Aim. Reproduce, character for character, the part of the entries that opens with the line containing "Can you pick from" and runs through the end of the entries, including both of those end lines.

-*-

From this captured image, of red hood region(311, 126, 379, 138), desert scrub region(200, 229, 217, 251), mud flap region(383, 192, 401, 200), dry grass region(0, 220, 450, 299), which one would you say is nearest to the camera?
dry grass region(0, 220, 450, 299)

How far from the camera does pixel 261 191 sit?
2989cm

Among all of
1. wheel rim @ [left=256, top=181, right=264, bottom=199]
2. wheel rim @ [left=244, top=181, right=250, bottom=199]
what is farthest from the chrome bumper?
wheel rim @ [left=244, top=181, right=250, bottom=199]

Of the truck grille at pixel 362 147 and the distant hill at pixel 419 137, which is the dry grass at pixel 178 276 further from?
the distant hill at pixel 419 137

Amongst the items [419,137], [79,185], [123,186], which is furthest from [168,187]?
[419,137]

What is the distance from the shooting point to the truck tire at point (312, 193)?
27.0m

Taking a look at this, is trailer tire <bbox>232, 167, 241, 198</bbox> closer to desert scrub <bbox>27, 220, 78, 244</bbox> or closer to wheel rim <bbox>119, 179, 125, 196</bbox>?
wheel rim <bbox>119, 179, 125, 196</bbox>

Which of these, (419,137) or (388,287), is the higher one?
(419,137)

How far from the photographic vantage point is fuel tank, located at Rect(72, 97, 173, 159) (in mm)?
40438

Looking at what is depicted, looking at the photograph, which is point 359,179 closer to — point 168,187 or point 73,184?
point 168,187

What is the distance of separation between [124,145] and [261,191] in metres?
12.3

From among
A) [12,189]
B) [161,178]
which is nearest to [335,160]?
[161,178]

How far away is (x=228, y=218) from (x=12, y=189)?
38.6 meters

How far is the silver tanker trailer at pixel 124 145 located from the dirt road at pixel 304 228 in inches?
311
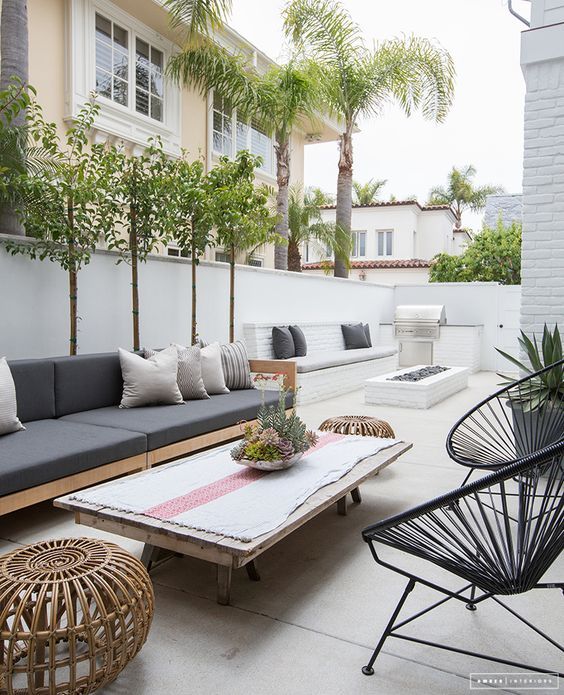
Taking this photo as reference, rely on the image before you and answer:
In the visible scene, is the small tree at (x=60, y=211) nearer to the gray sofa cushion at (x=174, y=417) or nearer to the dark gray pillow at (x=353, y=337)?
the gray sofa cushion at (x=174, y=417)

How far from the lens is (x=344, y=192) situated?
37.1 feet

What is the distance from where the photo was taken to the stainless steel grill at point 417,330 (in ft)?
36.6

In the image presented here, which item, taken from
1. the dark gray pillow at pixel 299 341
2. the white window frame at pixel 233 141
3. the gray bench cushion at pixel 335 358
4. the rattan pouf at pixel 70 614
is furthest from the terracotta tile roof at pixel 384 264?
the rattan pouf at pixel 70 614

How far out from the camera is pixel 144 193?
5105 millimetres

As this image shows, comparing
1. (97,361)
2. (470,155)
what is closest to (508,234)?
(97,361)

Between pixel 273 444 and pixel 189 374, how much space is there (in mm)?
1967

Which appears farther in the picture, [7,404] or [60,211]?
[60,211]

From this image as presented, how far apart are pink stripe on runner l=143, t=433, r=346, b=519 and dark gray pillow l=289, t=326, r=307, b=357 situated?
16.5ft

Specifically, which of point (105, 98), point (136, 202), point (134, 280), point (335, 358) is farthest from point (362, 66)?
point (134, 280)

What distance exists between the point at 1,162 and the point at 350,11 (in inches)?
311

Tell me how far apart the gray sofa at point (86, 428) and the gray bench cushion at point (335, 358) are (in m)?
2.24

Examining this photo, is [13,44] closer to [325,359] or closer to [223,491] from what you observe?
[223,491]

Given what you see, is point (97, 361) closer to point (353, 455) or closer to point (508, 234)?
point (353, 455)

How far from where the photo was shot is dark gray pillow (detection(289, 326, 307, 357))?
8.04 meters
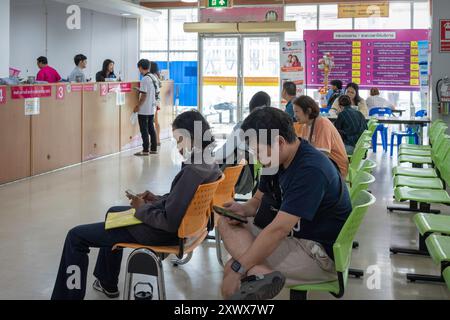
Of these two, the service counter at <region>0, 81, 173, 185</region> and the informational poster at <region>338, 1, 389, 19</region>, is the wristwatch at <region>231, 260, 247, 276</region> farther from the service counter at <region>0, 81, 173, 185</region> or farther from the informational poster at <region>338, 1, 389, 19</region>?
the informational poster at <region>338, 1, 389, 19</region>

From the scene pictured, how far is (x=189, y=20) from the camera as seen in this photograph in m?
14.0

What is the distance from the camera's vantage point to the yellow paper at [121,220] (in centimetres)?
321

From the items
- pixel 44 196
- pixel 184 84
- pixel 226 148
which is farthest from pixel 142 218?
pixel 184 84

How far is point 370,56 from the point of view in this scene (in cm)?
1231

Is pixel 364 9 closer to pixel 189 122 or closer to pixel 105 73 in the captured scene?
pixel 105 73

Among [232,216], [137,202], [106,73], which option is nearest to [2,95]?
[106,73]

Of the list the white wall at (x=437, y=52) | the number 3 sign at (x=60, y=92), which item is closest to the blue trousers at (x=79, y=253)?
the number 3 sign at (x=60, y=92)

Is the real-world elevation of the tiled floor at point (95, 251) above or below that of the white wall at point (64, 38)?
below

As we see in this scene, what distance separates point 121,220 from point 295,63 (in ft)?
30.7

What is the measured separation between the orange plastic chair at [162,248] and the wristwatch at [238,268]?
50 centimetres

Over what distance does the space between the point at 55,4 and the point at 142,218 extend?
33.5 feet

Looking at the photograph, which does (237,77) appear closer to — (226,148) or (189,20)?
(189,20)

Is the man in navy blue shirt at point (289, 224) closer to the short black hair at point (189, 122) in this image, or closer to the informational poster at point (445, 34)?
the short black hair at point (189, 122)

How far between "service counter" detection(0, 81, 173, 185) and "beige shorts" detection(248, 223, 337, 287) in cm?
520
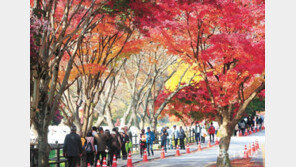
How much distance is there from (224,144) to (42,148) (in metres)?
7.92

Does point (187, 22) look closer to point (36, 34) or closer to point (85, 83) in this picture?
point (85, 83)

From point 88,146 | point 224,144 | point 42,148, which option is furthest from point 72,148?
point 224,144

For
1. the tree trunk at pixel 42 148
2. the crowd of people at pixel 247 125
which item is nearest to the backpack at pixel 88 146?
the tree trunk at pixel 42 148

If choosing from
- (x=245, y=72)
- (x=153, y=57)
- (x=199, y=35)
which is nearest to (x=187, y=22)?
(x=199, y=35)

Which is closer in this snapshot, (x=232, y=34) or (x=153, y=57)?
(x=232, y=34)

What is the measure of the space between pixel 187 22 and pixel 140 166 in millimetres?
6395

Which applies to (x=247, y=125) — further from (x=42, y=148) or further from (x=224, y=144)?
(x=42, y=148)

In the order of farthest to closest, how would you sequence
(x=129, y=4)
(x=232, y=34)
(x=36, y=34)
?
(x=232, y=34) → (x=129, y=4) → (x=36, y=34)

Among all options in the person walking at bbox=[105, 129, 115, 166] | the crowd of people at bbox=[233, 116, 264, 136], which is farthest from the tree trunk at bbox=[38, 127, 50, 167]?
the crowd of people at bbox=[233, 116, 264, 136]

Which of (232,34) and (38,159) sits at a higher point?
(232,34)

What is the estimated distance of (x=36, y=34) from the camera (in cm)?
1111

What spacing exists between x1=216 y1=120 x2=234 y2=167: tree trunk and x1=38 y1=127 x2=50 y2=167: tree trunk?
7.45 meters

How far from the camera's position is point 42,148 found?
39.8 ft

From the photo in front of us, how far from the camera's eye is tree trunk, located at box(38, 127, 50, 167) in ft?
39.4
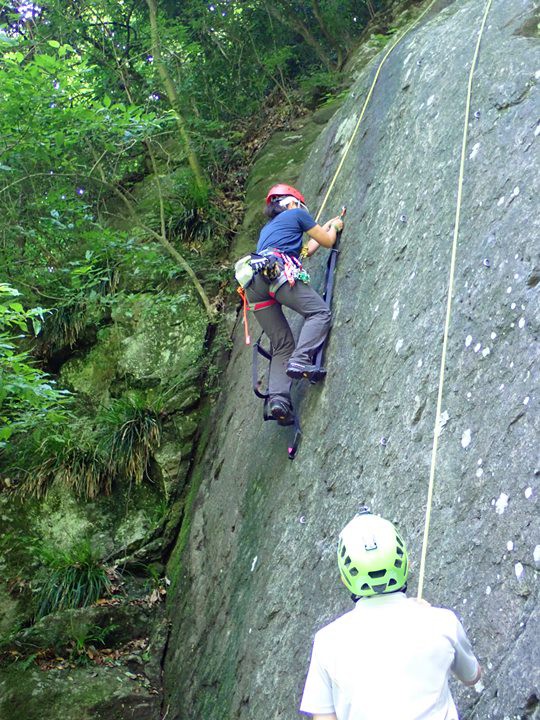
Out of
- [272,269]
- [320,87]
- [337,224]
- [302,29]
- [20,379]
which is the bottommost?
[337,224]

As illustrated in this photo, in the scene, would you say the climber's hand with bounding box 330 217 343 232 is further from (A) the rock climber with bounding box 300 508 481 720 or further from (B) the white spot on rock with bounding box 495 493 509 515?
(A) the rock climber with bounding box 300 508 481 720

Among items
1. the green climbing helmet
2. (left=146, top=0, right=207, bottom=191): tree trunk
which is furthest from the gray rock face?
(left=146, top=0, right=207, bottom=191): tree trunk

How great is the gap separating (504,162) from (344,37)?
908 centimetres

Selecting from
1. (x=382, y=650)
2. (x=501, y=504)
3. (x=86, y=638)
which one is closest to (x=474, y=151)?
(x=501, y=504)

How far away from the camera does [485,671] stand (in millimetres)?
3170

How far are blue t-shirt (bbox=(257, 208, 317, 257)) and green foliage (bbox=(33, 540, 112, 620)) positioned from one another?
445 cm

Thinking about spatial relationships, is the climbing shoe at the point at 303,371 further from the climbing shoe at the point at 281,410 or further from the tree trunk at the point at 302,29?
the tree trunk at the point at 302,29

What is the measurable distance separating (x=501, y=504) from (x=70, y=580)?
6503 mm

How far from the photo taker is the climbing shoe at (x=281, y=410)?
20.0 feet

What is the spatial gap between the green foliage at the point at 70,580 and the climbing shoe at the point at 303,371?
166 inches

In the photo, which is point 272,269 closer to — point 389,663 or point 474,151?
point 474,151

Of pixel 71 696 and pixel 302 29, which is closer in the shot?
pixel 71 696

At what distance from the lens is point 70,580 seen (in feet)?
28.9

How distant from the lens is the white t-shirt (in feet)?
8.20
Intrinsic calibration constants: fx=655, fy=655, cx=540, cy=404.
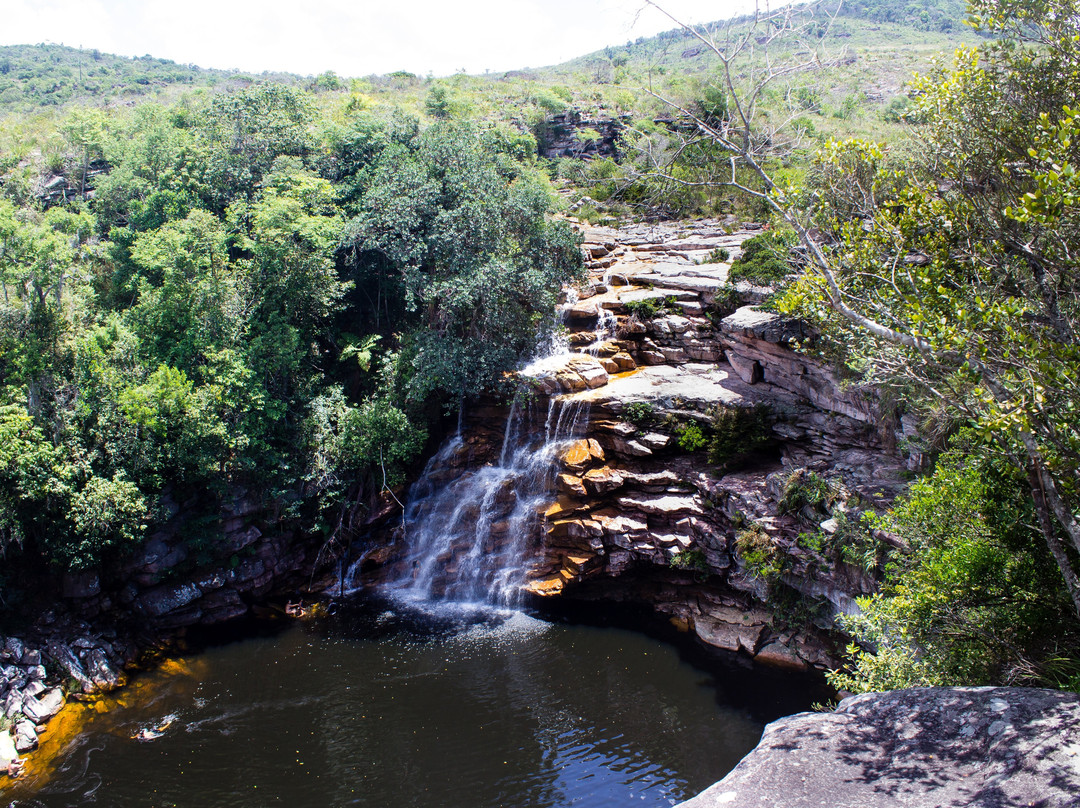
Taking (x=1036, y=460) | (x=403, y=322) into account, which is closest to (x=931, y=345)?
(x=1036, y=460)

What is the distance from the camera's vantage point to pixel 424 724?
1529 cm

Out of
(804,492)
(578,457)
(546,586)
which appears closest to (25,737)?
(546,586)

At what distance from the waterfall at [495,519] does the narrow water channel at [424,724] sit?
167 cm

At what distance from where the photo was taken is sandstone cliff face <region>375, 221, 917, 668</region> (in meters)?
16.1

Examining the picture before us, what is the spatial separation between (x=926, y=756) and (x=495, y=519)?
1508 cm

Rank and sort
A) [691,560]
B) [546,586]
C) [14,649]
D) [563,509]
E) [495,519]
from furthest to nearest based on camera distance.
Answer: [495,519] < [563,509] < [546,586] < [691,560] < [14,649]

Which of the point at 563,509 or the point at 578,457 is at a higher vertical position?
the point at 578,457

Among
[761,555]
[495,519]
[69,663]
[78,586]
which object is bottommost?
[69,663]

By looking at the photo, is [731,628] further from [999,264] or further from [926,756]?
[999,264]

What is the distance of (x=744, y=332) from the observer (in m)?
19.2

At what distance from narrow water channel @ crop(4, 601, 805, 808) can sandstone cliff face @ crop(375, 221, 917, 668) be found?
1.87 metres

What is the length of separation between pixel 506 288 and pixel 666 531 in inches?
377

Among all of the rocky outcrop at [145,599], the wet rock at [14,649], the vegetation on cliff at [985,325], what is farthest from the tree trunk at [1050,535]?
the wet rock at [14,649]

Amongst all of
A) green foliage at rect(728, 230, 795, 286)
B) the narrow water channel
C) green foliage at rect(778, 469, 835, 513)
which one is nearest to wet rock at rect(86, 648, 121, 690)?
the narrow water channel
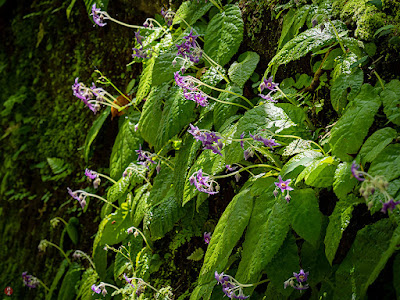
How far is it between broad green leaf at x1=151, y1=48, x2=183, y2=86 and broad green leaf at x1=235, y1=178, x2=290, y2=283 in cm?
80

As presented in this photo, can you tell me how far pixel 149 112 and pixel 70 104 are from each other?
1377 mm

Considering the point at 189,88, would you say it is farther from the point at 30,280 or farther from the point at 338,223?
the point at 30,280

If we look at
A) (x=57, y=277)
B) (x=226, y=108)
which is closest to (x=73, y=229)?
(x=57, y=277)

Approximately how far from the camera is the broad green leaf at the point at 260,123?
1.70 m

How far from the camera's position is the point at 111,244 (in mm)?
2537

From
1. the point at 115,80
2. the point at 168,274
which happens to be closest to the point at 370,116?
the point at 168,274

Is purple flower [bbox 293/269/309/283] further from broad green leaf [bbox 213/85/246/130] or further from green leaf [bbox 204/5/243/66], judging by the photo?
green leaf [bbox 204/5/243/66]

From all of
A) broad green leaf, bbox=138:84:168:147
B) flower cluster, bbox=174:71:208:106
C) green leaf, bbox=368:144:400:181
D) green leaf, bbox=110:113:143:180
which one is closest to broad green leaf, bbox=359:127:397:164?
green leaf, bbox=368:144:400:181

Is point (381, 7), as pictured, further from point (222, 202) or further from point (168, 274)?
point (168, 274)

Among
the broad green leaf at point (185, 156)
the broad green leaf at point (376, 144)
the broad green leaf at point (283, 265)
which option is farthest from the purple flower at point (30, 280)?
the broad green leaf at point (376, 144)

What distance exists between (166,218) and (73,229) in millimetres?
1179

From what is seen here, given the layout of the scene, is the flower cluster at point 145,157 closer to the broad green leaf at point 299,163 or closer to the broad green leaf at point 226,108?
the broad green leaf at point 226,108

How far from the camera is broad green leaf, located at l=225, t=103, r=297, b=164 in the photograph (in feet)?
5.59

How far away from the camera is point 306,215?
1.51 meters
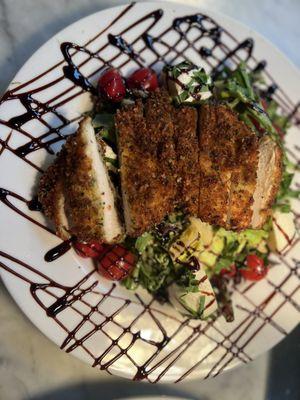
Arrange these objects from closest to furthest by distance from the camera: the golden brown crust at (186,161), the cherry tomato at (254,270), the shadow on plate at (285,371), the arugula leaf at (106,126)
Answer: the golden brown crust at (186,161) → the arugula leaf at (106,126) → the cherry tomato at (254,270) → the shadow on plate at (285,371)

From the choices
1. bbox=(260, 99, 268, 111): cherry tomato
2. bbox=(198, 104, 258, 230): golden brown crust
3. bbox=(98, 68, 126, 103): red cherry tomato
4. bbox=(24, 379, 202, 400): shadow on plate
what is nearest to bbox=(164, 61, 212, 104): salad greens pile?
bbox=(198, 104, 258, 230): golden brown crust

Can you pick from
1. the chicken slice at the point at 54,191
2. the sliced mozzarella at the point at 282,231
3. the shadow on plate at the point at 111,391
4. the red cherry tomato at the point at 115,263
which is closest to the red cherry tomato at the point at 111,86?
the chicken slice at the point at 54,191

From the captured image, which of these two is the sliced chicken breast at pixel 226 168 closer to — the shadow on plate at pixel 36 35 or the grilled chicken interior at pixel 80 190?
the grilled chicken interior at pixel 80 190

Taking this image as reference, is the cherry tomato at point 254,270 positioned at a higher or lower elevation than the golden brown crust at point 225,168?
lower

-*-

Result.
Can you pick from
1. the chicken slice at the point at 54,191
2. the sliced mozzarella at the point at 282,231
3. the shadow on plate at the point at 111,391
4. the red cherry tomato at the point at 115,263
which is closest to the red cherry tomato at the point at 111,86?
the chicken slice at the point at 54,191

From the captured image, which of these two is the sliced chicken breast at pixel 226 168 closer to — the shadow on plate at pixel 36 35 or the grilled chicken interior at pixel 80 190?
the grilled chicken interior at pixel 80 190

Taking this image as reference, is the cherry tomato at point 254,270 positioned at a higher or lower elevation than the golden brown crust at point 225,168?
lower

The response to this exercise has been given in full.